Documentaire français d’Yves-Marie Mahé (2022), avec Philippe Garrel, Chantal Akerman, Bernadette Lafont, Leos Carax, Werner Schroeter, Maurice Périsset… 1h14. Sortie le 27 septembre 2023.
À trop asseoir exclusivement l’histoire du cinéma sur les films et ceux qui les réalisent, on en arrive à minimiser le rôle joué par les festivals en tant que chambres d’écho, sinon la sainte trinité Cannes-Venise-Berlin. Yves-Marie Mahé évoque dans Jeune cinéma une manifestation éphémère dont l’épicentre se trouvait dans le Var. Là, de 1965 à 1971 puis de 1977 à 1983 à Hyères et dans l’intervalle à Toulon, des aficionados ont célébré une alternative au cinéma dominant à travers de jeunes auteurs en devenir dont certains ont fini par être reconnus sur le plan international. La particularité de cette célébration posthume est de souligner à quatre décennies de distance le rôle joué par cet événement en ayant recours à des images d’archives télévisuelles et radiophoniques, puisées pour l’essentiel dans les trésors de l’Institut National de l’Audiovisuel (Ina), mais aussi des documents amateurs et des extraits d’émissions qui nous immergent en plein cœur de cet incubateur de talents, qu’il s’agisse de discussions avec des cinéastes pour la plupart engagés ou des réactions spontanées d’un public venu là pour communier à des gestes artistiques parfois extrêmes, mais le plus souvent audacieux. Avec en miroir des extraits de films présentés à Hyères qui en montrent la teneur. Une ère de liberté et d’insouciance qui a annoncé la révolution culturelle de 1968 avant d’en perpétuer les enseignements avec une curiosité renouvelée. Jeune cinéma n’analyse cette histoire qu’en la confrontant à des images d’époque, jamais en demandant à des historiens de la commenter a posteriori. Un parti pris intellectuel qui produit un effet accru de réalité.

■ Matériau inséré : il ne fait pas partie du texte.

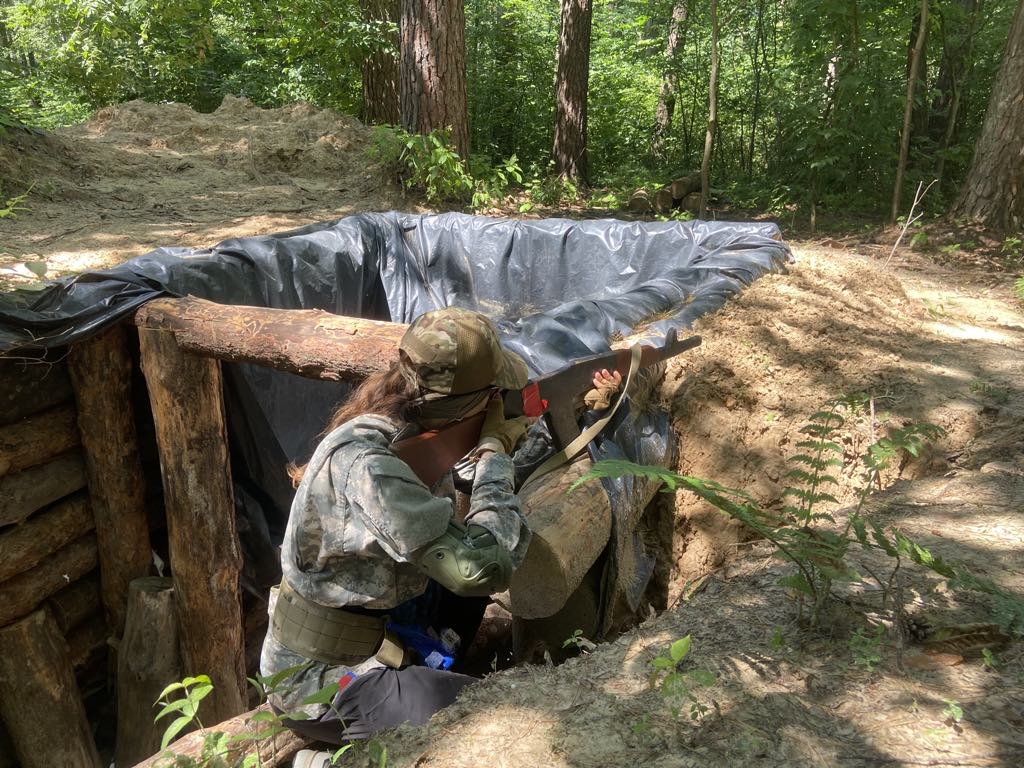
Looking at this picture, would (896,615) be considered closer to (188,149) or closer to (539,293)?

Bernadette Lafont et Philippe Garrel
Spécialiste de la contre-culture passionné par les archives, mais aussi activiste, programmateur de festivals et documentariste pour la radio, Yves-Marie Mahé assume lui-même ce qu’il doit à ces défricheurs qui se sont battus pour imposer le concept d’un cinéma indépendant parfois aux lisières de l’expérimental. En ressuscitant cette grand-messe qui a précédé puis prolongé la période estivale au gré de ses éditions, dans une atmosphère à la fois conviviale et particulièrement informelle, il témoigne du vent de liberté qui soufflait en bordure de la Méditerranée et crevait l’écran de quelques nuits blanches. Soutenu par quelques figures de la Nouvelle Vague comme Claude Chabrol et Bernadette Lafont, la manifestation célèbre des talents aussi divers que Jean Eustache, André Delvaux, Jean-Daniel Pollet, Luc Moullet, Philippe Garrel, Guy Gilles, Chantal Akerman, Marguerite Duras (qui dénonçait avec virulence en 1981 le “cinéma de grande surface, le cinéma pourri”), Werner Schroeter ou Leos Carax, dans des sections aux noms évocateurs : Cinéma d’aujourd’hui, Cinéma de demain, Cinéma différent… Jeune cinéma est la chronique d’une utopie qui a duré et servi de terreau à des talents en devenir, tout en offrant une agora bouillonnante à celles et ceux qui souhaitaient abattre les murs du cinéma traditionnel en proposant des regards différents. Le lauréat était en outre assuré de bénéficier d’une programmation minimum de trois semaines dans une salle parisienne, ce qui constituait sans doute la plus précieuse des récompenses. Voici un aspect injustement oublié de l’histoire du cinéma moderne ressuscité avec talent. Comme les fragments épars d’une utopie qui a essaimé et suscité des vocations dans l’euphorie post-soixante-huitarde. Attention, cependant, ce témoignage précieux n'est programmé que dans deux salles en France.